On Monday, Khamenei charged that the United States, Iran’s traditional enemy, intended to take advantage of “issues they think can cause crises in Iran,” especially the status of women.
Since immediately after the 1979 Islamic Revolution, women in Iran have been obligated to cover their heads and necks and encouraged to dress modestly.
While the unrest from the previous year has subsided, many Iranian women, particularly in Tehran, have been progressively disobeying the rigid clothing code.
The transformation in society—which has grown more vibrant and alive—was the most notable impact the Mahsa movement had on Iranian society, according to Zahed.
He added, “Women’s clothing has changed significantly,” pointing out a move toward bolder hues.
The government has retaliated by putting up surveillance cameras in public areas to watch for breaches and closing down companies where laws have been broken.
The Iranian parliament is debating a bill that would increase the penalties for violating the clothing code.

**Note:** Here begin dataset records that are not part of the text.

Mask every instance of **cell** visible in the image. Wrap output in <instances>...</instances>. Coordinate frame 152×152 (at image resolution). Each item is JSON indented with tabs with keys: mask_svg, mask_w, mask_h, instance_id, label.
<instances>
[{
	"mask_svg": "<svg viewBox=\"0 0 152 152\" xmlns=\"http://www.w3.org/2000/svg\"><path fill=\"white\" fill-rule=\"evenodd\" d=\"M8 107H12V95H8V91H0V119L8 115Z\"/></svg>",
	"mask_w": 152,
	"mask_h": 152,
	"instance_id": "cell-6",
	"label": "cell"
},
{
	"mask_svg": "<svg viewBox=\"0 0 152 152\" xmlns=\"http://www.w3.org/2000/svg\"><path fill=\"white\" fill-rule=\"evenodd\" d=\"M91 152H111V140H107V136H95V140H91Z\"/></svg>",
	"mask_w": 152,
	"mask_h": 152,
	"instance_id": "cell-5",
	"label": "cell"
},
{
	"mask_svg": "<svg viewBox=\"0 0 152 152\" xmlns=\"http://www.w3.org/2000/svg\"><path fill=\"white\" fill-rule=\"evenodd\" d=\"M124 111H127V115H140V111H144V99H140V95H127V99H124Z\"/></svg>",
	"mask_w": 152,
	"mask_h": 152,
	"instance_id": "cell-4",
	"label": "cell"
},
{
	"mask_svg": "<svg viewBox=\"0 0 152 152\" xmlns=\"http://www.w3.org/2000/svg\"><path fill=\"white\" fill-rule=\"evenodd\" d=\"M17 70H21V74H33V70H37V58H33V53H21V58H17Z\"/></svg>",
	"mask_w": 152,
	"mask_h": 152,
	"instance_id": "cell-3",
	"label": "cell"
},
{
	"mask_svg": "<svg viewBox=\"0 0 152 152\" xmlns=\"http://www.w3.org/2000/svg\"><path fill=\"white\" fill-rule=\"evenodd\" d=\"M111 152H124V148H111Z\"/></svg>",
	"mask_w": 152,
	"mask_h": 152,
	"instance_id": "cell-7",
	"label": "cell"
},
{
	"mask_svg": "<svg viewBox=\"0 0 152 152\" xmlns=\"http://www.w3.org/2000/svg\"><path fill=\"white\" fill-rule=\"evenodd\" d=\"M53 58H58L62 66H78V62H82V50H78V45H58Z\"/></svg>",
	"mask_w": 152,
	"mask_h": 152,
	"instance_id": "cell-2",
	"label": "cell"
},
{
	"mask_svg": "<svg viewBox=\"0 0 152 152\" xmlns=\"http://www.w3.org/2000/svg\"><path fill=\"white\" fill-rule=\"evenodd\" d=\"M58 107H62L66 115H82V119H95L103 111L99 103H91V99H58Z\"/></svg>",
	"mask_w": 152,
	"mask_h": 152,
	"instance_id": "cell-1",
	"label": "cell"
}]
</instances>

But not everyone supports the severe penalties.
Grand Ayatollah Makarem Shirazi, a prominent Shiite cleric, has spoken out against employing “violence and pressure” to enforce the hijab.
The recent termination of scores of university academics has also drawn criticism from reformist figures.
According to some professors cited by the local media, they were fired because of their political beliefs and support for the protest movement.
While the hijab problem is still important, many Iranians prioritize their economic suffering because of the country’s high inflation rate, according to activist Javadi-Hessar.
Prior to the restoration of civil and political freedoms, he claimed, “the main demand of the people is the improvement of the economy.”